島のお母さんたちが守ってきた家庭の味
島のお母さんたちが守ってきた家庭の味
おにしめ、佃煮、炊き込みごはん……。いわゆる郷土料理は、古くからその土地でとれた食材を風土に合った調理で活かし、暮らしの中に受け継がれてきた。今回の皿の上の九州では、この“ふるさとの味”が長崎県松浦市からやってくる。古くから伝えられてきた“松浦の味”を掘り起こして、その文化とともに“ストック(=記憶)”するフードプロジェクト「まつらSTOCK」だ。
長崎県北部、北は玄界灘から伊万里湾までリアス式海岸が広がる松浦市は、沖合に福島、鷹島、黒島、飛島、青島の5つの島が浮かぶ“海と島のまち”。一年を通して魚種も豊かで、定置網漁や素潜り漁など多彩な漁業を背景に、古くから栄えてきた。それぞれの島ごとに独自の食文化が育まれてきたことも“松浦の幸”が豊かである理由だ。
そのひとつが「青島かまぼこ」だ。地元で獲れた魚をお母さんたちが捌き、まるめ、茹でるという、昔から家庭に伝わる製法で作られるかまぼこ。添加物は一切使わず、原料は魚と塩と水だけ。お刺身はもちろん、吸物や煮物にしても魚本来の味がそのまま楽しめる逸品だ。

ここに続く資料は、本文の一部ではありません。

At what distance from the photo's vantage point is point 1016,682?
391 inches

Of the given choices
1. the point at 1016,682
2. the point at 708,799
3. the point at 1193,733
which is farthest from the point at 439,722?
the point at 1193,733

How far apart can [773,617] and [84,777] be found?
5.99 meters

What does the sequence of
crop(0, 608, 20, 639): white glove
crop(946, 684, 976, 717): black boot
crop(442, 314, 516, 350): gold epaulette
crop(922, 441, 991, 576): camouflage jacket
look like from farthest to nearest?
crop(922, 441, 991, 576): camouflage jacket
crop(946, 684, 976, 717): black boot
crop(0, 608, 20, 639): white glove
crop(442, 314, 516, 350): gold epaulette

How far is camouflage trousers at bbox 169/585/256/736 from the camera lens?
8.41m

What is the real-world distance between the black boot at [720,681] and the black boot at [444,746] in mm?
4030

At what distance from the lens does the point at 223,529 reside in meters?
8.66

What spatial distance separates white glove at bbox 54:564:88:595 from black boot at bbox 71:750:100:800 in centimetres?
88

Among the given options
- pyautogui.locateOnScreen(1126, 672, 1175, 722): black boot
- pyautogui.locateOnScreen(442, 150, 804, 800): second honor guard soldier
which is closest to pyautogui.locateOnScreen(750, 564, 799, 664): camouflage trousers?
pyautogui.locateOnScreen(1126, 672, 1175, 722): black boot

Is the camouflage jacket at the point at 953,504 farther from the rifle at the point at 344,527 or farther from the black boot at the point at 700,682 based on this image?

一方、いりこや大豆、味噌などで甘辛く仕上げた鷹島地区の「鉄火味噌」もまた、長い間食卓になくてはならない家庭の味。島の暮らしには昨今の生活スタイルの変化が押し寄せ、時代とともに徐々に作られなくなっていたが、4年前に島のお母さんたちの手によって復刻した。
木製の型に食材を詰めて作る「押し寿司」は、古くからハレの日に欠かせない長崎の郷土料理。立方体の型は全国的に見ても珍しいが、そのなかでも福島に残る型は、椿、松、ハート型など実に多様。船大工が余った木材を用いて作っていたという背景から、家庭の味(母)と海の暮らし(父)が常に食卓で交わっていたことを感じさせてくれる。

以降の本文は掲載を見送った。